Moda dos passeios aéreos chega ao Porto e Douro Vinhateiro

Moda dos passeios aéreos chega ao Porto e Douro Vinhateiro

 

Cecília Malheiro - Lusa/AO online   Economia   21 de Jun de 2015, 12:32

A moda do turismo aéreo de Nova Iorque ou do Grande Canyon chegou ao Porto e Douro Vinhateiro e clientes ricos da Europa de Leste, automobilistas e futebolistas consagrados ou artistas e empresas internacionais gostam de a experimentar.

 

Os clientes dos passeios no ar na cidade invicta são na maioria (90%) turistas estrangeiros e mais de metade são europeus, designadamente ingleses, alemães, franceses e alguns com notoriedade internacional, contou à agência Lusa o diretor da empresa Douro Azul para as áreas dos helicópteros, cruzeiros e autocarros turísticos.

Eventos desportivos, como o Rali de Portugal, o Campeonato do Mundo de Carros de Turismo (WTCC), a Liga dos Campeões ou festivais de música, como o NOS Primavera Sound são as alturas ideais para os clientes estrangeiros experimentarem o passeio aéreo de helicóptero no Porto.

Só no fim de semana do festival de música NOS Primavera Sound, nos dias 5 e 6 de junho, a empresa realizou dez voos com 30 pessoas.

Há também pedidos com alguma “extravagância” que chegam, principalmente, da Europa de Leste, onde clientes com alto poder de compra e que pedem sigilo requisitam o helicóptero para, por exemplo, uma semana de férias, com disponibilidade total do piloto, independentemente de voar ou não voar, e com passagem por Espanha, relata Rui Saraiva.

“Nós não fazemos tudo. Fazemos dentro daquilo que são as regras e as condições de segurança pedido pelas autoridades”, sublinha, explicando que os helicópteros não podem voar à noite para fazer turismo, apenas para fins militares ou de emergência médica.

A experiência de sobrevoar a cidade das seis pontes e apreciar monumentos classificados como Património Mundial também é vivida por clientes com menor poder de compra e, por essas razões, a empresa Douro Azul considera que o negócio do turismo aéreo é sustentável e com potencial para crescer.

“Estimamos chegar ao final de 2015 com um volume de negócios na ordem do meio milhão de euros. Esse é um objetivo e se for concretizado é uma boa premissa”, considerou Rui Saraiva, recordando que o serviço já permitiu, por exemplo, realizar pedidos de casamento em pleno voo.

A empresa acredita que as taxas de crescimento do turismo aéreo no Porto podem acompanhar o mercado turístico da cidade.

“Não queremos crescer mais daquilo que podemos”, sustenta Rui Saraiva, consciente, todavia, que o Porto está a viver tempos dourados no turismo.

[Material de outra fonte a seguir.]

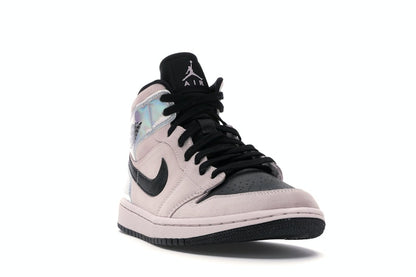 Jordan 1 Mid Dirty Powder Iridescent (Women's)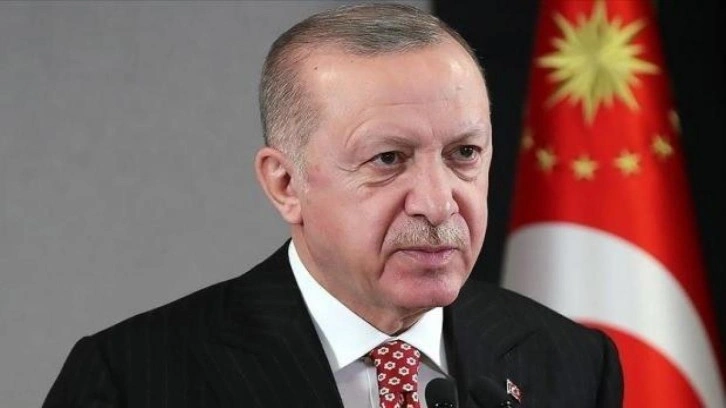 Cumhurbaşkanı Erdoğan'dan Dil Bayramı paylaşımı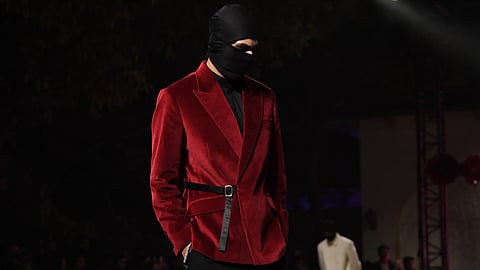 Rajesh Pratap Singh new collection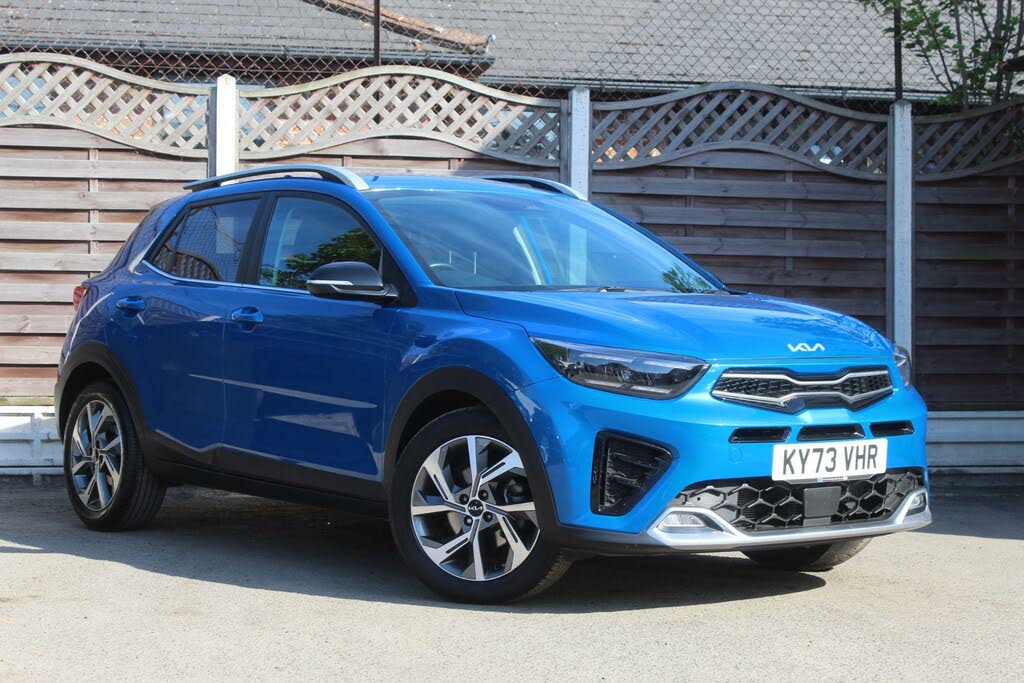 2023 Kia Stonic 1.0 T-GDi GT-Line (98bhp) DCT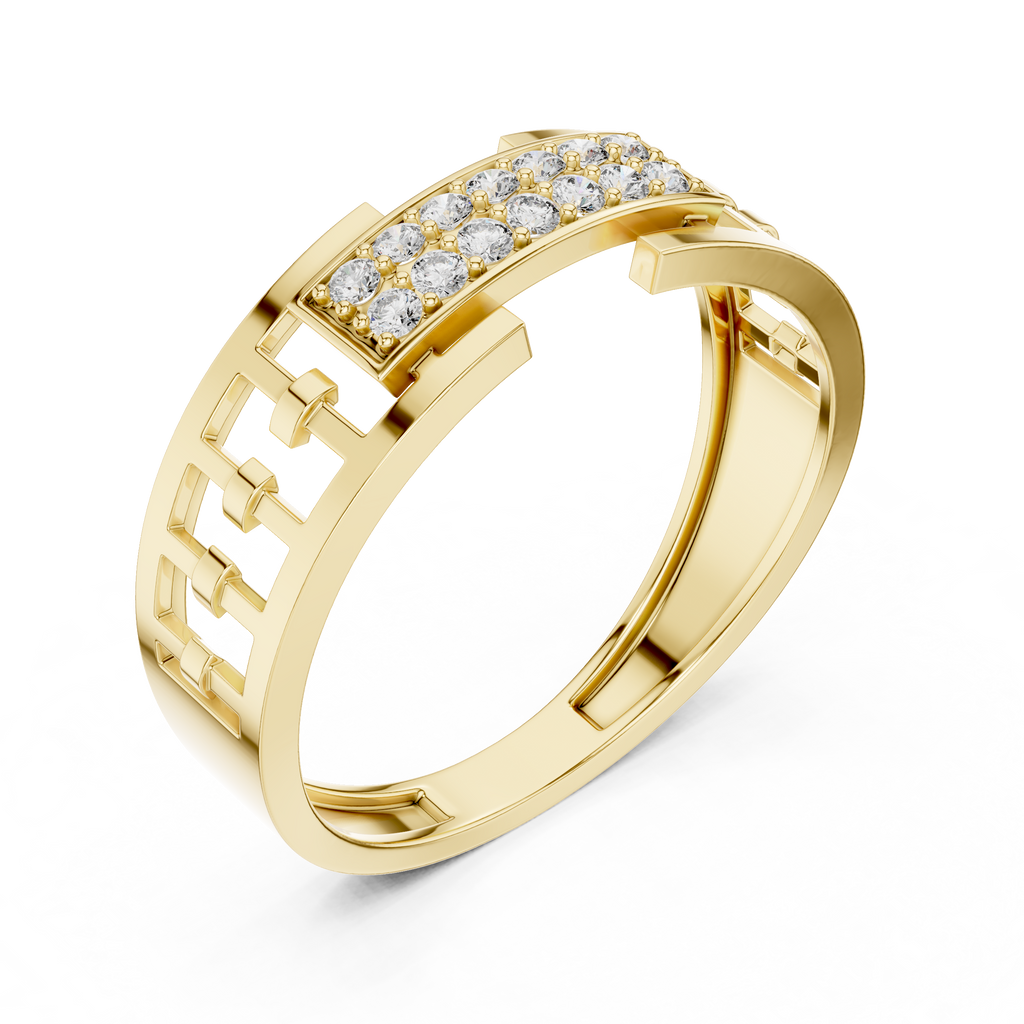 The Essential Ring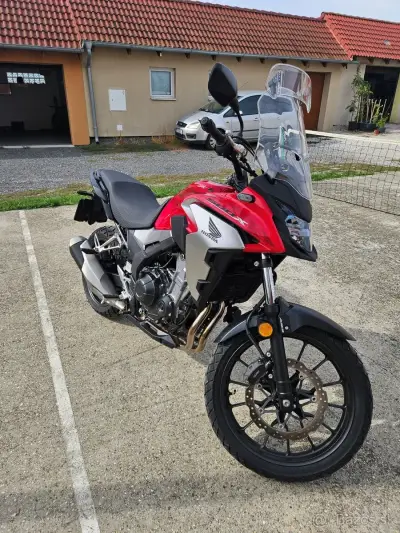 Honda CB500XA – náhľad 4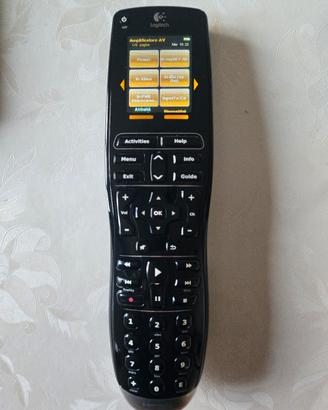 Telecomando universale Logitech One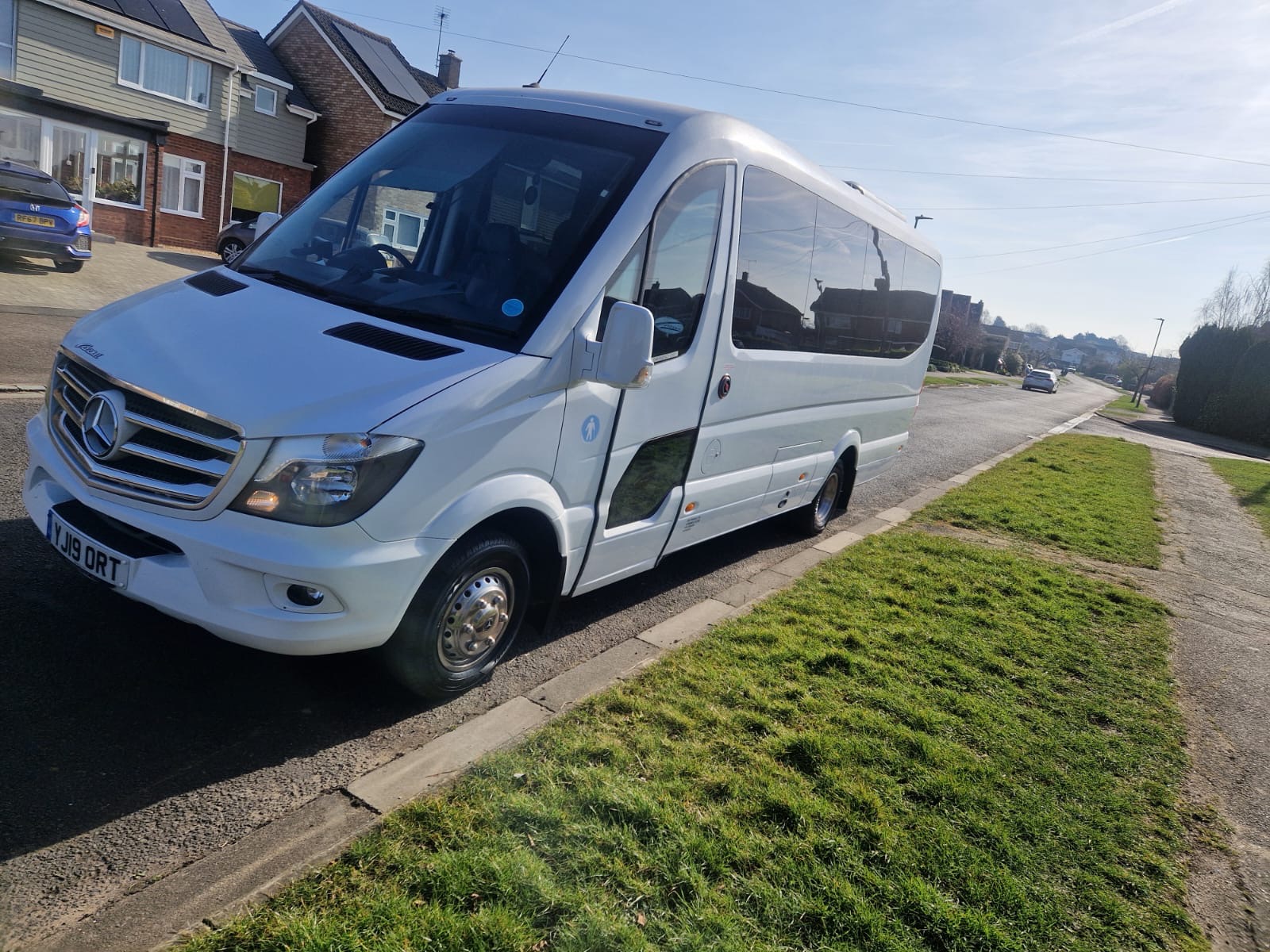 CityStream vehicle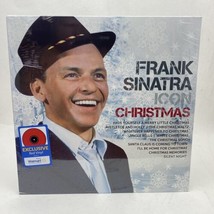 Frank Sinatra Christmas Icon - Exclusive Limited Edition Red Vinyl LP Record - £40.01 GBP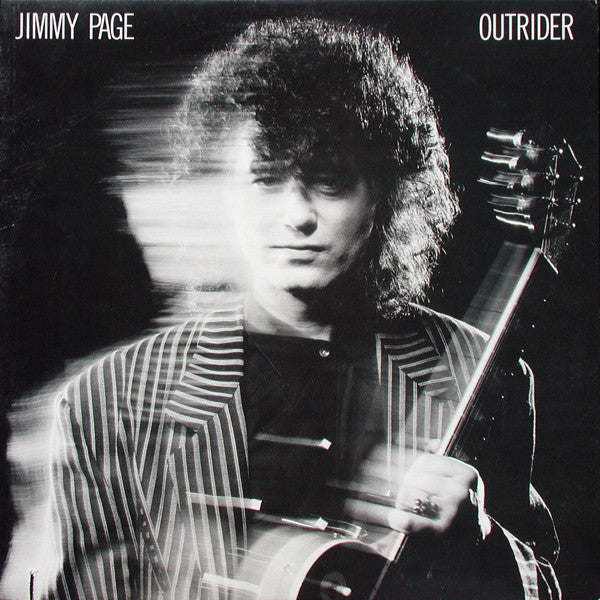 Jimmy Page - Outrider (Vinyl, LP, Album)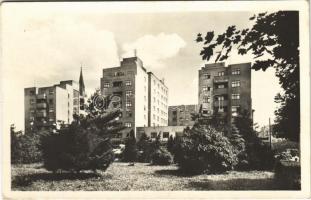 1954 Pozsony, Pressburg, Bratislava; (fl)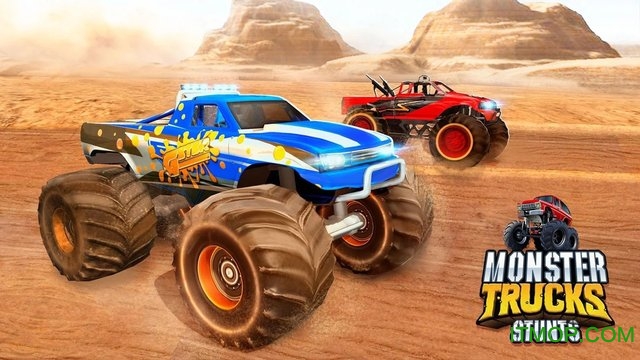 ￨ԽҰ(MonsteTruckOffRoad) v1.9 ׿ 0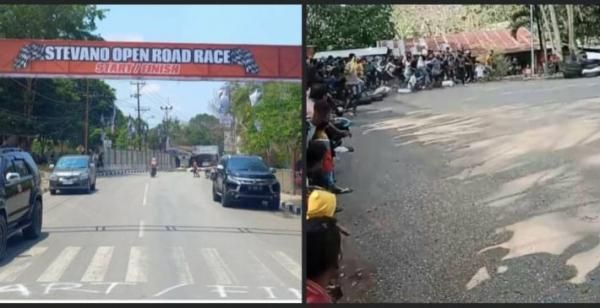 Dua dari Lima Korban Kritis, Stefano Open Road Race di Atambua Resmi Dihentikan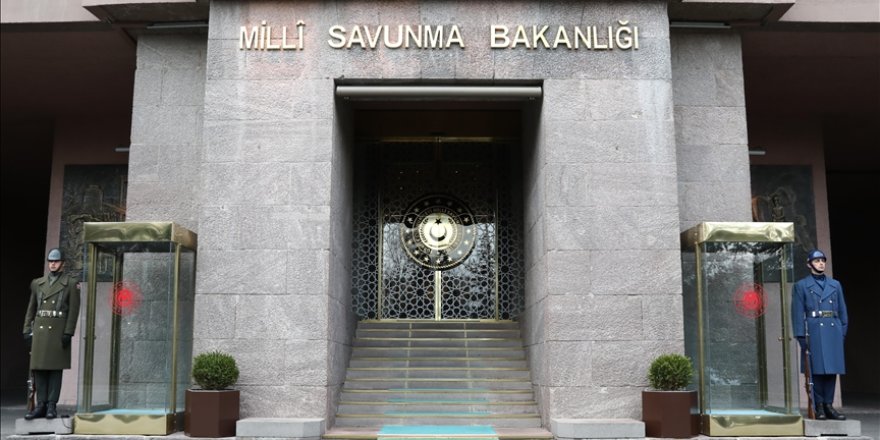 İran'dan Türkiye’ye doğru ateşlenen balistik mühimmat etkisiz hale getirildi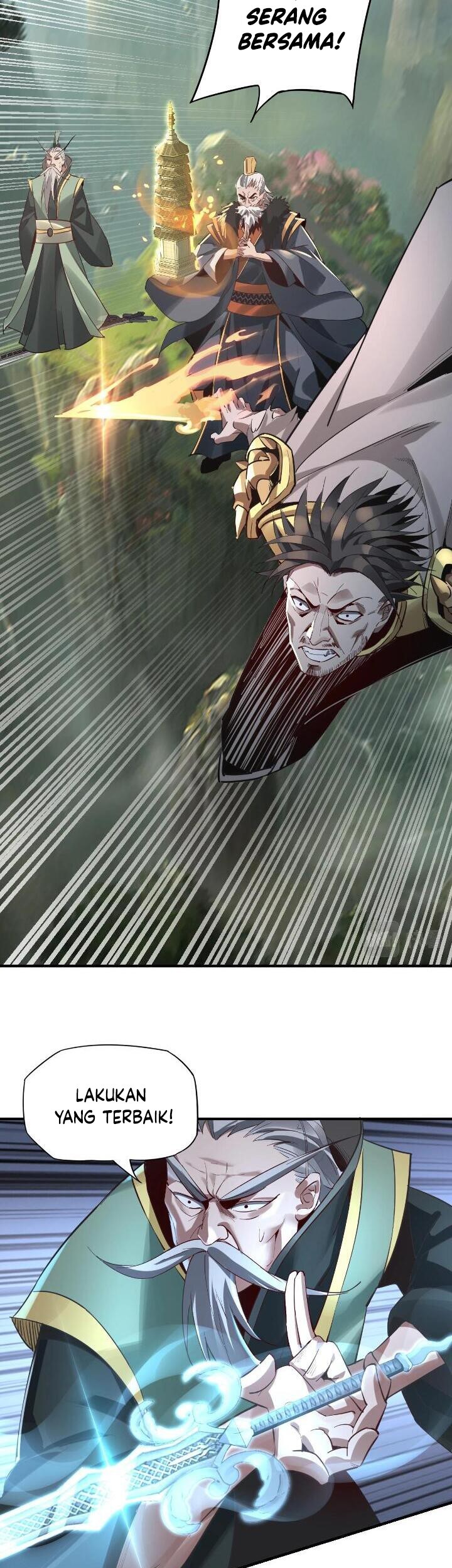 The Villain Of Destiny Chapter 08 Gambar 16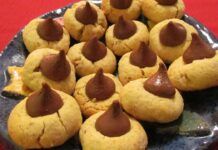 Nutellotti bianchi e neri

Em 2014, o número de dormidas atingiu os 2,6 milhões, tendo aumentado 13,8% face a 2013. E este ano o Porto registou, no primeiro trimestre, um crescimento de 16,3% em termos de dormidas e 18,3% em termos de proveitos totais (alojamento, restauração e similares”, face ao período homólogo de 2014.

A Douro Azul é a única empresa que está a operar no turismo aéreo do Porto e tem dois helicópteros – o Bell Long Ranger, com capacidade até seis passageiros, estando habilitado para captar fotografia aérea e imagem aérea, e o Robinson R44, com capacidade até três passageiros, além do piloto.

As parcerias com hotéis da cidade que apostam em serviços ‘premium’ como o Yeatman, ou com quintas no Douro Vinhateiro são outras apostas da Douro Azul, que quer chegar também à zona de Chaves (Vila Real), para captar clientes que participam em eventos de golfe mais a norte de Portugal.

O ‘boom’ de viagens ao Alto Douro Vinhateira vai acontecer em setembro e outubro próximos, altura das vindimas de um dos mais famosos vinhos do mundo: o vinho do Porto.

E é principalmente nesta altura do ano que os passeios aéreos de helicóptero se aliam aos navios hotel que navegam Douro acima, Douro abaixo, mostrando aos turistas a paisagem única no mundo e declarada pela UNESCO em 2001 como Património da Humanidade.

“Vamos reforçar as viagens no Douro nestes dois meses (setembro e outubro)”, anuncia Rui Saraiva, explicando que há muita procura de turismo aéreo e fluvial nessa altura do ano e, por essa razão, a empresa está apostada no “cross selling’ (combinação de vendas), promovendo um "dois em um" de produtos ao cliente, juntando duas experiências diferentes num mesmo pacote turístico.

Os turistas podem, por exemplo, fazer um voo de helicóptero durante 45 minutos por 525 euros e depois aterrar no ‘sun deck’ de um navio hotel de luxo, para uma viagem fluvial junto às vinhas do Douro.